「国民投票法改正案、衆院通過」
―「反対」する共産党と、見えにくい野党の思惑―

.

会長・政治評論家 屋山太郎

 国民投票法改正案が衆院を通過した。日本共産党だけが原案に反対したが、この「反対」には本体の憲法改正を先延ばしにする狙いがある。改正案自体は国民投票の手続きを決める事務的手続き法である。ところが条文にCM規制などについて「3年をめどに必要な法制上の措置を講ずる」とあるのが曲者なのだ。CM手続きの方法に難癖をつけていれば、少なくとも3年間は憲法改正に着手しない理由が立つ。いやCMについてゴネまくれば今後何十年も憲法改正に取り掛かれないことになる。こういう思惑があったから、国民投票法改正案がすんなり採択された。
 投票結果だけ見ると「反対」は共産党のみである。それでは共産党が改憲に「イエス」と言えば全会一致で憲法改正が成るかと言えば「ノー」である。立憲民主党の中には共産党同様の改正反対派が存在するが、はっきり表現しない方が立憲の得になると計算する輩が多いのだ。
 世論の大勢は憲法改正に傾いている。共産党員が夢想する社会主義・共産主義社会はどういうものか。共産党員自身が理解不能となっているのではないか。描いている社会は福祉・年金の行き届いている国か。そういう国は民主主義を通じて、そこそこ出来上っている。現在行われている自民党の民主主義と共産党の揚げる社会・共産主義の違いはどこか。
 共産党が意味なくしがみついているのが「共産党」という名前だ。これには骨董的価値もあるのだが、この名前によって権威付けられるのは民主集中制と言われる共産党独特の党運営手法である。宮本顕治委員長の時代にその民主集中制の中身を公開するというので、立川の会場に取材に行ったことがある。現在の投票法は知らないが、当時は議題についての賛否は右手に座る人が投票記帳のようなものを持っていて、まず自分が賛成と書いて左隣に渡す。その次の人もその次の人も同じ作業をするのだが、一人でも「反対」と書けば歴然と分かる仕組みである。

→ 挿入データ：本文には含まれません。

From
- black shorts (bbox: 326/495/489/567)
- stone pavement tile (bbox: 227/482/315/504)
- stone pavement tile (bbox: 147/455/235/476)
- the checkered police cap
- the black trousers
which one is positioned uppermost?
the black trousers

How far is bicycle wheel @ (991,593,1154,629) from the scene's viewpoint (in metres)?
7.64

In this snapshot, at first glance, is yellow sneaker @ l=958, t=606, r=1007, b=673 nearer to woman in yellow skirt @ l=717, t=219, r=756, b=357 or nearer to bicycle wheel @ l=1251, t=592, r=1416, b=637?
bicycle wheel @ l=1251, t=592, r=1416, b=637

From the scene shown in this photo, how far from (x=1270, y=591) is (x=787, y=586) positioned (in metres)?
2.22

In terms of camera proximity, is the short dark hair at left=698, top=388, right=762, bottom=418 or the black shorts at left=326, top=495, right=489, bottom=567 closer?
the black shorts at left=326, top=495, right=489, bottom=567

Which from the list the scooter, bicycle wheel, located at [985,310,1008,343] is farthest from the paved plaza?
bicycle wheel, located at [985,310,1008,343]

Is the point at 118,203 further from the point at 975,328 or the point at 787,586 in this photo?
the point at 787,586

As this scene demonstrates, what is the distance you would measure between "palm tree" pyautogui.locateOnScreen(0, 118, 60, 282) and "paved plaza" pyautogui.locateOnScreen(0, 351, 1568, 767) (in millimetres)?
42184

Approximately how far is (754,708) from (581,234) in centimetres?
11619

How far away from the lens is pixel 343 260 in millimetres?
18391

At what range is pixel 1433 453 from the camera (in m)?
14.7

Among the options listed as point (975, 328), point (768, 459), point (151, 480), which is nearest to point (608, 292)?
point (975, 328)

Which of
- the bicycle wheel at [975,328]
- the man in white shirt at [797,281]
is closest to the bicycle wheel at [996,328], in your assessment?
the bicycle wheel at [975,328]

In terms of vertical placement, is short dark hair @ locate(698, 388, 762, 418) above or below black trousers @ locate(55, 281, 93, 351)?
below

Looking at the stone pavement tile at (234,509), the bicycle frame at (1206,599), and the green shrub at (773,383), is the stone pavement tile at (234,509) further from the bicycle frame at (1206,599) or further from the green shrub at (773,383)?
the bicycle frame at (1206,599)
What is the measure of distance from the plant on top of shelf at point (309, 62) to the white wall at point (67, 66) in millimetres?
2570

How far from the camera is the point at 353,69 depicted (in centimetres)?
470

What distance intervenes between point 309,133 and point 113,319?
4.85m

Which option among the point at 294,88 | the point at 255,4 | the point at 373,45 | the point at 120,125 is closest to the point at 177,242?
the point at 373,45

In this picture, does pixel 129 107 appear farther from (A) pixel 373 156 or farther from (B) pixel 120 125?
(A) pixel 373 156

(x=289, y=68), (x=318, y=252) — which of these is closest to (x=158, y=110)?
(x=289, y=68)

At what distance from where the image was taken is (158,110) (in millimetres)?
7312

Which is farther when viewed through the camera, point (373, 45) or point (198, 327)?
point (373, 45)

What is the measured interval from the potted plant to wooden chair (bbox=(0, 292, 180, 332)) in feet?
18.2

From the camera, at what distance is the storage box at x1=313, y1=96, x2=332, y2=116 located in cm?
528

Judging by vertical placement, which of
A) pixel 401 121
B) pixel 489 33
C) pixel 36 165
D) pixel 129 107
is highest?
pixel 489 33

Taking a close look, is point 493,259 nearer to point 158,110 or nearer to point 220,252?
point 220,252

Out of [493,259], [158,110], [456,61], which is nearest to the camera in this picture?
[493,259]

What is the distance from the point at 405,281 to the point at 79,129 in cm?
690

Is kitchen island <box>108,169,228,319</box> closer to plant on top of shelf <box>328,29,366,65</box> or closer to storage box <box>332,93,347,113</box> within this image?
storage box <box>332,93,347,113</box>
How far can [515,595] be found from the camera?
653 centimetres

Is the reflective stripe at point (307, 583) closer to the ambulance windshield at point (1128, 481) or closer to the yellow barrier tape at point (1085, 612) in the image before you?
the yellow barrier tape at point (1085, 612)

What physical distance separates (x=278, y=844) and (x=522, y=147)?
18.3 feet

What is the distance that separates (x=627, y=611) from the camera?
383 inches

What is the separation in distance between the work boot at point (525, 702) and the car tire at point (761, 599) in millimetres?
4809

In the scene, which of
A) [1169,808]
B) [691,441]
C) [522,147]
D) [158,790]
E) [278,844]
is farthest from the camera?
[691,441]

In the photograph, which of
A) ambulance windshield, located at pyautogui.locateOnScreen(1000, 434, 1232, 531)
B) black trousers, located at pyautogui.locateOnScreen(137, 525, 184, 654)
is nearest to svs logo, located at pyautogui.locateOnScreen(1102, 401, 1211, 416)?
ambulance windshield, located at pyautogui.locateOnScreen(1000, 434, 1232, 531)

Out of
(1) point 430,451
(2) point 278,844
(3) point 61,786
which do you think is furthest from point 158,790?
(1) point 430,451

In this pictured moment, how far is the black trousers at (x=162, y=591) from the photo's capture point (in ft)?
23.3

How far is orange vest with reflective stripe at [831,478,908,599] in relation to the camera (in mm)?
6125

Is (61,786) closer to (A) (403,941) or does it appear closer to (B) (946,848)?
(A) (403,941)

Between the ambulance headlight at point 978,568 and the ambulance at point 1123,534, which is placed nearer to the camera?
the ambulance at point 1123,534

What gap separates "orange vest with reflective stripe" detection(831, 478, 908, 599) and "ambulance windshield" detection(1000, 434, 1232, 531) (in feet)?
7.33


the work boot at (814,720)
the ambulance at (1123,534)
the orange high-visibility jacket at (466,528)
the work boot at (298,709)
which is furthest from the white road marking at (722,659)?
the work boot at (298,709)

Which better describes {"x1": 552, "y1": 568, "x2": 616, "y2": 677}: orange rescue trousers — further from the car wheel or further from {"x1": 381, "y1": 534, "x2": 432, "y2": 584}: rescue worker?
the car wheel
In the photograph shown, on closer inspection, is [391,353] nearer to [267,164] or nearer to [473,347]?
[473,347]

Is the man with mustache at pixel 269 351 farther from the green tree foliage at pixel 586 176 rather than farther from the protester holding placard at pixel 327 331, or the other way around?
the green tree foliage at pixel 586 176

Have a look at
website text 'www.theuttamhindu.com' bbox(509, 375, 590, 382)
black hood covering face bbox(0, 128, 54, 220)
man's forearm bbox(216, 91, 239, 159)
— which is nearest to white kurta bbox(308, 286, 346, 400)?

民主集中制によって立候補者も選ばれ、たった一人が投票にかけられていた。現在の志位和夫主席は2000年から委員長だが、それ以前の10年間は書記局長だった。これではプーチン体制と同様の独裁政党に他ならない。
 イタリア共産党は西側最大の政党と言われ最盛期の70年代は170万人の党員を抱えた。80年代には1984年のEC議会選挙で33%の議席を占めた。党大会は書記長を選ぶのだが、勿論、複数立候補を認め、議題は立候補者自身が提起する。この党首公選と言い仕組みは伊共産党を開放的にしていた。勝った書記長は落選した候補者を拒否する冷たさも目撃したが、それだけ議論が白熱するということだろう。
 共産党中央委員会(約400人)に「党の解党」という議題を秘かに根回ししたのは最後の幹事長となったアキレオッケット氏である。当時議会で議論していた国民福祉法と共産党の言う年金法は「構造的に同じだ」というのが、解党の理由である。日本共産党には大局観で自党の解散を言い出す者はいないのだろうか。政党再編につながる動きになるのは必至なのだが。